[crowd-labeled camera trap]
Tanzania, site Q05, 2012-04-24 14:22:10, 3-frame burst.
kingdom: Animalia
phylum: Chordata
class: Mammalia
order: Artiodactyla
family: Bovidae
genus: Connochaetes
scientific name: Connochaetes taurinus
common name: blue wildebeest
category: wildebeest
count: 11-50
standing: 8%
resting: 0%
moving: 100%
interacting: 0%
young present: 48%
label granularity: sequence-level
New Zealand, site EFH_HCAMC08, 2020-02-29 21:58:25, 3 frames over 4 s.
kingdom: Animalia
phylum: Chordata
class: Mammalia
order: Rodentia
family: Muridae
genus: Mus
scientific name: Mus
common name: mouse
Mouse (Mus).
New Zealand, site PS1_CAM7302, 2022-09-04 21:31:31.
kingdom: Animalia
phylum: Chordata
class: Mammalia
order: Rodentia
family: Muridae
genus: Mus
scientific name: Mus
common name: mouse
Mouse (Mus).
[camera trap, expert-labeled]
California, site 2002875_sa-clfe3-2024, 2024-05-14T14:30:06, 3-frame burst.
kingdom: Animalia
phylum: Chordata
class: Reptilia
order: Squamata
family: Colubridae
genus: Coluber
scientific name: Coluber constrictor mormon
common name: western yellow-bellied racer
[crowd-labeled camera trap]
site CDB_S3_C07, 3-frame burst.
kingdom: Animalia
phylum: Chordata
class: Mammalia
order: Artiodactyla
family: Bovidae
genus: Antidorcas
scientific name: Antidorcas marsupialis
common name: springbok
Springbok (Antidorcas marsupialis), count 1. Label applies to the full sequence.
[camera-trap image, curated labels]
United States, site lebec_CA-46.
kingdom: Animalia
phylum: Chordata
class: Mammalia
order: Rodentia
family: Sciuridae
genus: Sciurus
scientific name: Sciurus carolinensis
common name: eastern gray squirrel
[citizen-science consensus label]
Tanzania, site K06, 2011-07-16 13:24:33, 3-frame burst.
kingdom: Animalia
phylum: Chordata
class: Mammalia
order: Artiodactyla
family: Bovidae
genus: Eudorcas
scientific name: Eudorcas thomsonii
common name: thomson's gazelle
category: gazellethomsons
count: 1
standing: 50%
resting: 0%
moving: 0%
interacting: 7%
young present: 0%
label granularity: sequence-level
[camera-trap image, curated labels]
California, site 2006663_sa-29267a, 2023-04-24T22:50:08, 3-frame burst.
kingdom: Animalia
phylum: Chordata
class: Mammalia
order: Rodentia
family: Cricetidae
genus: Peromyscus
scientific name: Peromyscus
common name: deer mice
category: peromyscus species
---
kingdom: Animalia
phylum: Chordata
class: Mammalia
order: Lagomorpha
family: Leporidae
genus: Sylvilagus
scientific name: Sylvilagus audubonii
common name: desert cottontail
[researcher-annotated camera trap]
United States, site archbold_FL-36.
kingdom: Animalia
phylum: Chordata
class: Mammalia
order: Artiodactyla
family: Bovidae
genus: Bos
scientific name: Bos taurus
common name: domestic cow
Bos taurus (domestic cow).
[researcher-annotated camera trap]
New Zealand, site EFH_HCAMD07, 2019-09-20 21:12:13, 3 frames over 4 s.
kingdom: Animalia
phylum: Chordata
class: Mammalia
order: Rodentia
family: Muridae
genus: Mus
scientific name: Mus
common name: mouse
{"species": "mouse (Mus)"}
·····
» Task requirements
Transcribe every record. Match each line exactly.

» Task solution
[crowd-labeled camera trap]
Tanzania, site Q05, 2012-04-24 14:22:10, 3-frame burst.
kingdom: Animalia
phylum: Chordata
class: Mammalia
order: Artiodactyla
family: Bovidae
genus: Connochaetes
scientific name: Connochaetes taurinus
common name: blue wildebeest
category: wildebeest
count: 11-50
standing: 8%
resting: 0%
moving: 100%
interacting: 0%
young present: 48%
label granularity: sequence-level
New Zealand, site EFH_HCAMC08, 2020-02-29 21:58:25, 3 frames over 4 s.
kingdom: Animalia
phylum: Chordata
class: Mammalia
order: Rodentia
family: Muridae
genus: Mus
scientific name: Mus
common name: mouse
Mouse (Mus).
New Zealand, site PS1_CAM7302, 2022-09-04 21:31:31.
kingdom: Animalia
phylum: Chordata
class: Mammalia
order: Rodentia
family: Muridae
genus: Mus
scientific name: Mus
common name: mouse
Mouse (Mus).
[camera trap, expert-labeled]
California, site 2002875_sa-clfe3-2024, 2024-05-14T14:30:06, 3-frame burst.
kingdom: Animalia
phylum: Chordata
class: Reptilia
order: Squamata
family: Colubridae
genus: Coluber
scientific name: Coluber constrictor mormon
common name: western yellow-bellied racer
[crowd-labeled camera trap]
site CDB_S3_C07, 3-frame burst.
kingdom: Animalia
phylum: Chordata
class: Mammalia
order: Artiodactyla
family: Bovidae
genus: Antidorcas
scientific name: Antidorcas marsupialis
common name: springbok
Springbok (Antidorcas marsupialis), count 1. Label applies to the full sequence.
[camera-trap image, curated labels]
United States, site lebec_CA-46.
kingdom: Animalia
phylum: Chordata
class: Mammalia
order: Rodentia
family: Sciuridae
genus: Sciurus
scientific name: Sciurus carolinensis
common name: eastern gray squirrel
[citizen-science consensus label]
Tanzania, site K06, 2011-07-16 13:24:33, 3-frame burst.
kingdom: Animalia
phylum: Chordata
class: Mammalia
order: Artiodactyla
family: Bovidae
genus: Eudorcas
scientific name: Eudorcas thomsonii
common name: thomson's gazelle
category: gazellethomsons
count: 1
standing: 50%
resting: 0%
moving: 0%
interacting: 7%
young present: 0%
label granularity: sequence-level
[camera-trap image, curated labels]
California, site 2006663_sa-29267a, 2023-04-24T22:50:08, 3-frame burst.
kingdom: Animalia
phylum: Chordata
class: Mammalia
order: Rodentia
family: Cricetidae
genus: Peromyscus
scientific name: Peromyscus
common name: deer mice
category: peromyscus species
---
kingdom: Animalia
phylum: Chordata
class: Mammalia
order: Lagomorpha
family: Leporidae
genus: Sylvilagus
scientific name: Sylvilagus audubonii
common name: desert cottontail
[researcher-annotated camera trap]
United States, site archbold_FL-36.
kingdom: Animalia
phylum: Chordata
class: Mammalia
order: Artiodactyla
family: Bovidae
genus: Bos
scientific name: Bos taurus
common name: domestic cow
Bos taurus (domestic cow).
[researcher-annotated camera trap]
New Zealand, site EFH_HCAMD07, 2019-09-20 21:12:13, 3 frames over 4 s.
kingdom: Animalia
phylum: Chordata
class: Mammalia
order: Rodentia
family: Muridae
genus: Mus
scientific name: Mus
common name: mouse
{"species": "mouse (Mus)"}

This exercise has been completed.